▶ _The problem_
Output the items below as a Markdown table with the columns "No." and "Item text": one row per line, numbered in order, with blank lines skipped. Leave the pictures out of the table.

▶ _Materials provided_

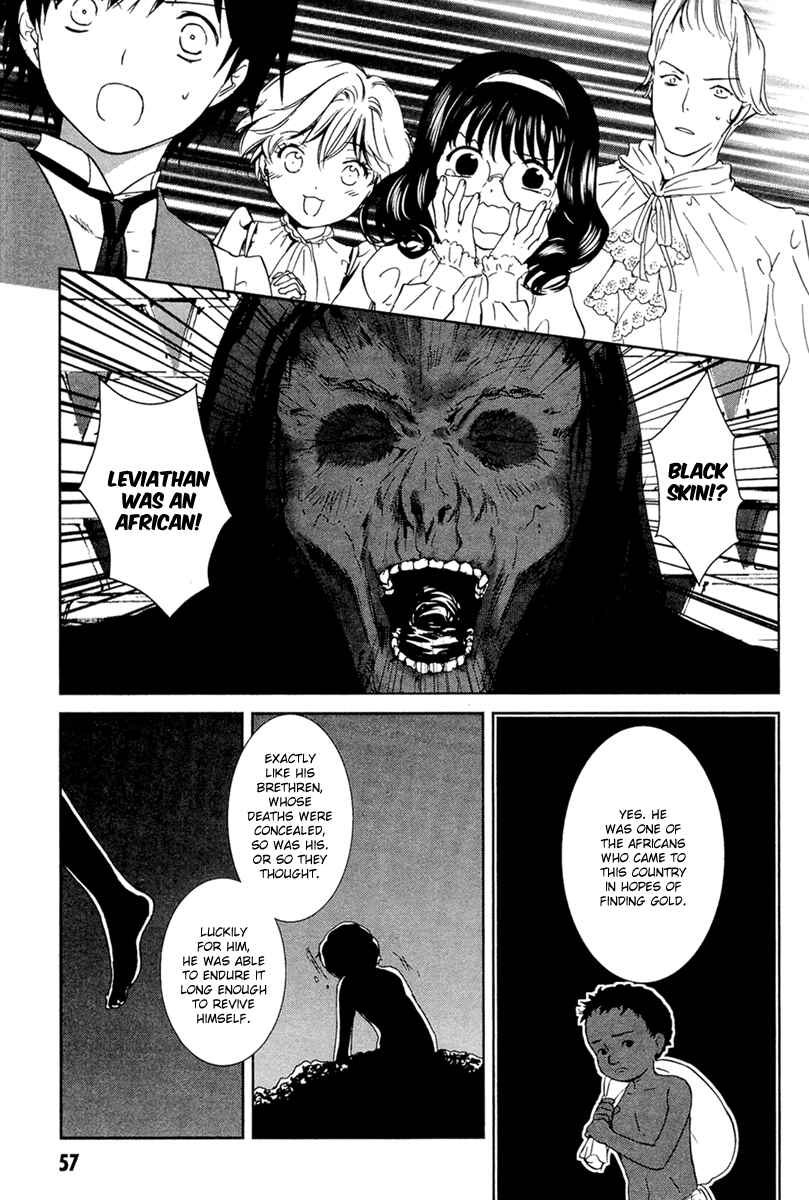 Page 56 Chapter 26 Gosick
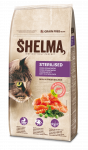 Shelma steril.kassidele v&auml;rske l&otilde;hega,tervaviljavaba 8kg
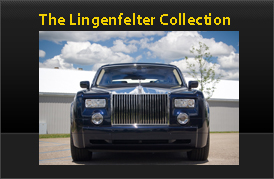 The Lingenfelter Collection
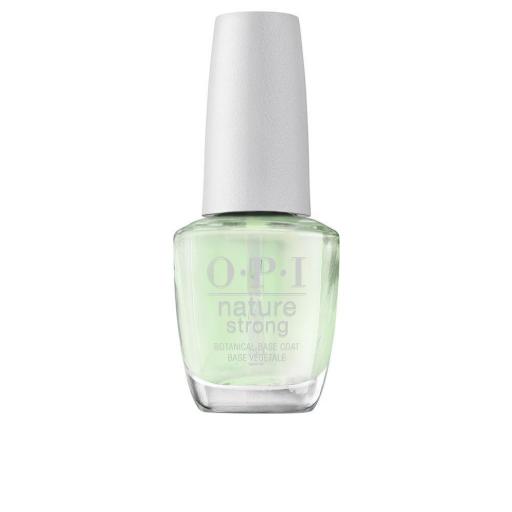NATURE STRONG Esmalte de Origen natural Base Coat 15 ml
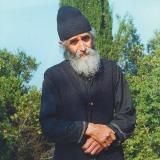 Преподобный Паисий Святогорец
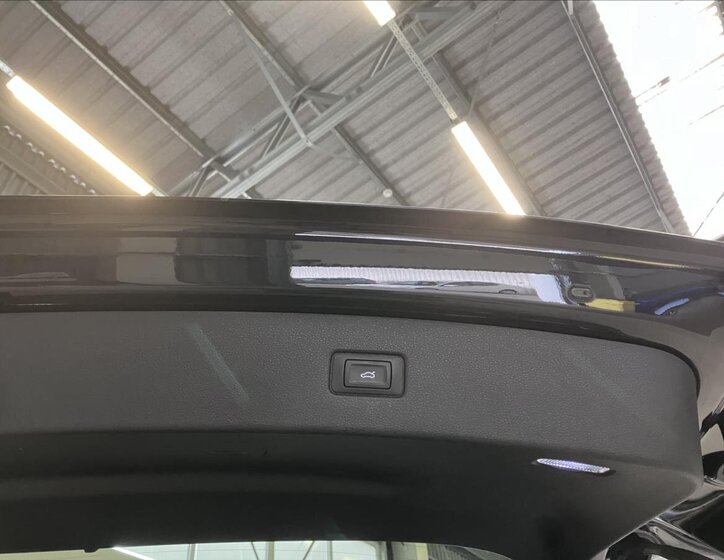 Audi Q7 SUV / Terénní 3,0 l 200 kw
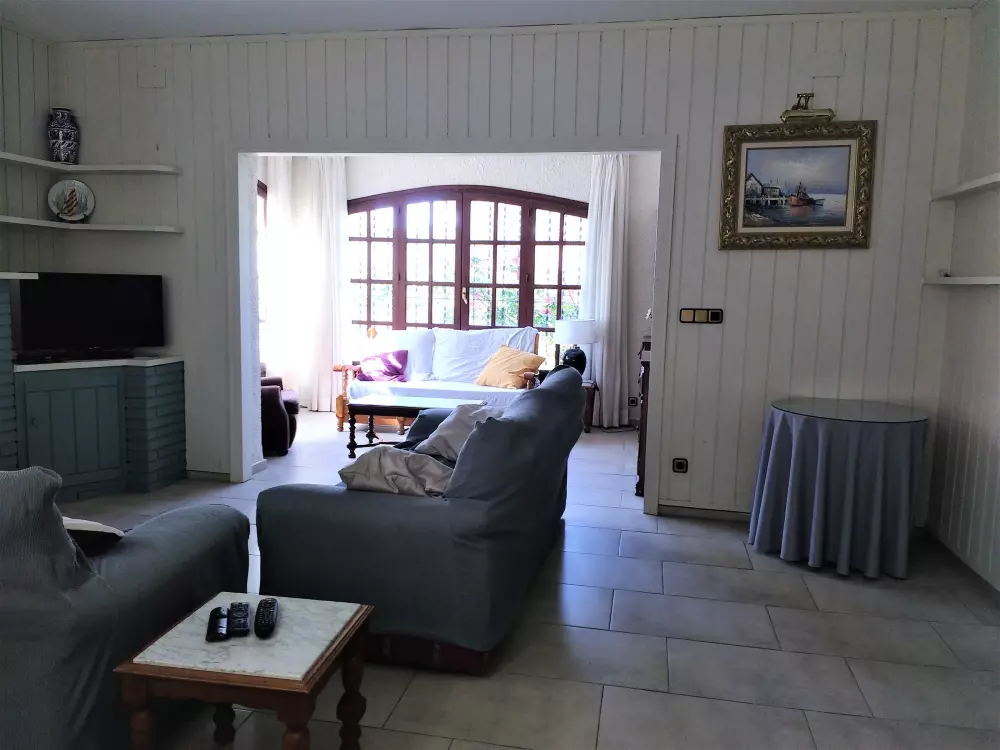 Maison de Vacances L'Ametlla de Mar 380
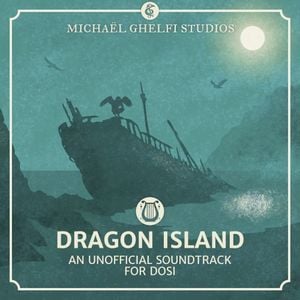 Dragon Island (Unofficial DoSI Game Soundtrack) (OST)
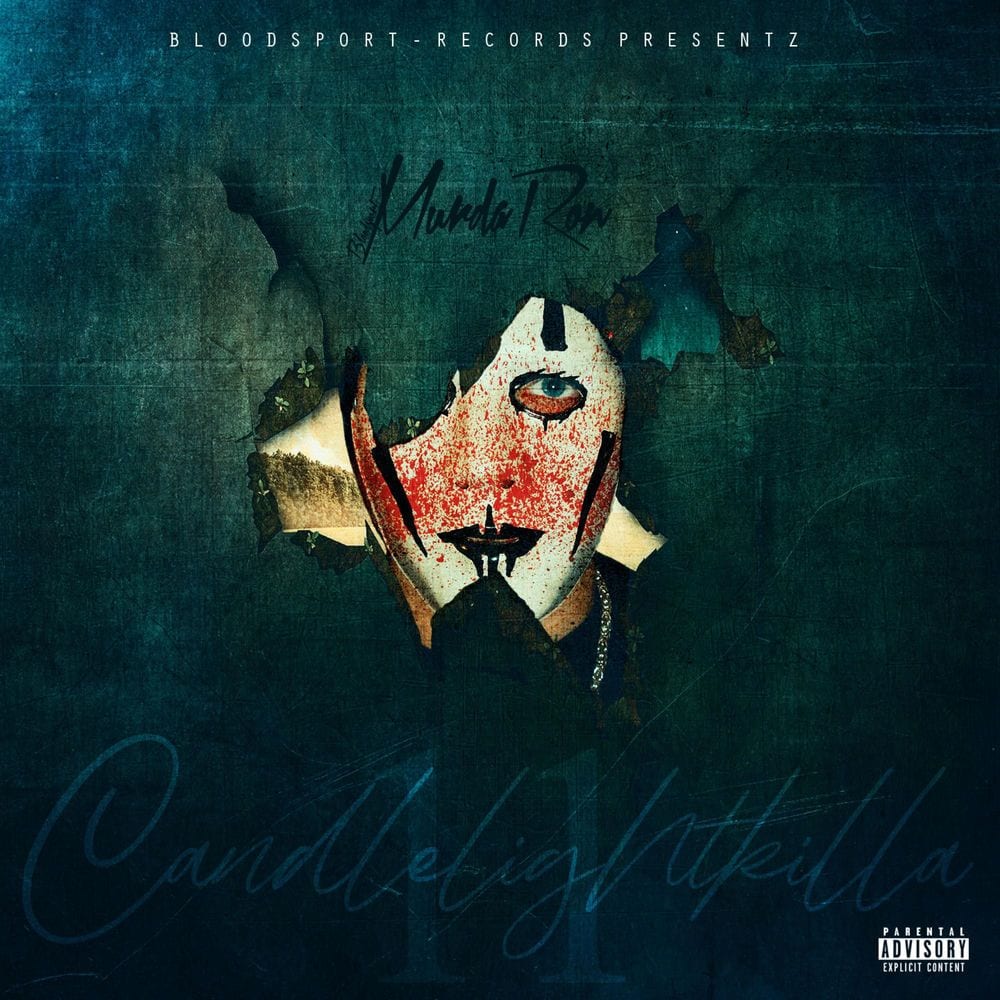 Candlelightkilla 11 cover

▶ _Response below_
| No. | Item text |
|---|---|
| 1 |  Page 56 Chapter 26 Gosick |
| 2 |  Shelma steril.kassidele v&auml;rske l&otilde;hega,tervaviljavaba 8kg |
| 3 |  The Lingenfelter Collection |
| 4 | NATURE STRONG Esmalte de Origen natural Base Coat 15 ml |
| 5 |  Преподобный Паисий Святогорец |
| 6 |  Audi Q7 SUV / Terénní 3,0 l 200 kw |
| 7 |  Maison de Vacances L'Ametlla de Mar 380 |
| 8 |  Dragon Island (Unofficial DoSI Game Soundtrack) (OST) |
| 9 |  Candlelightkilla 11 cover |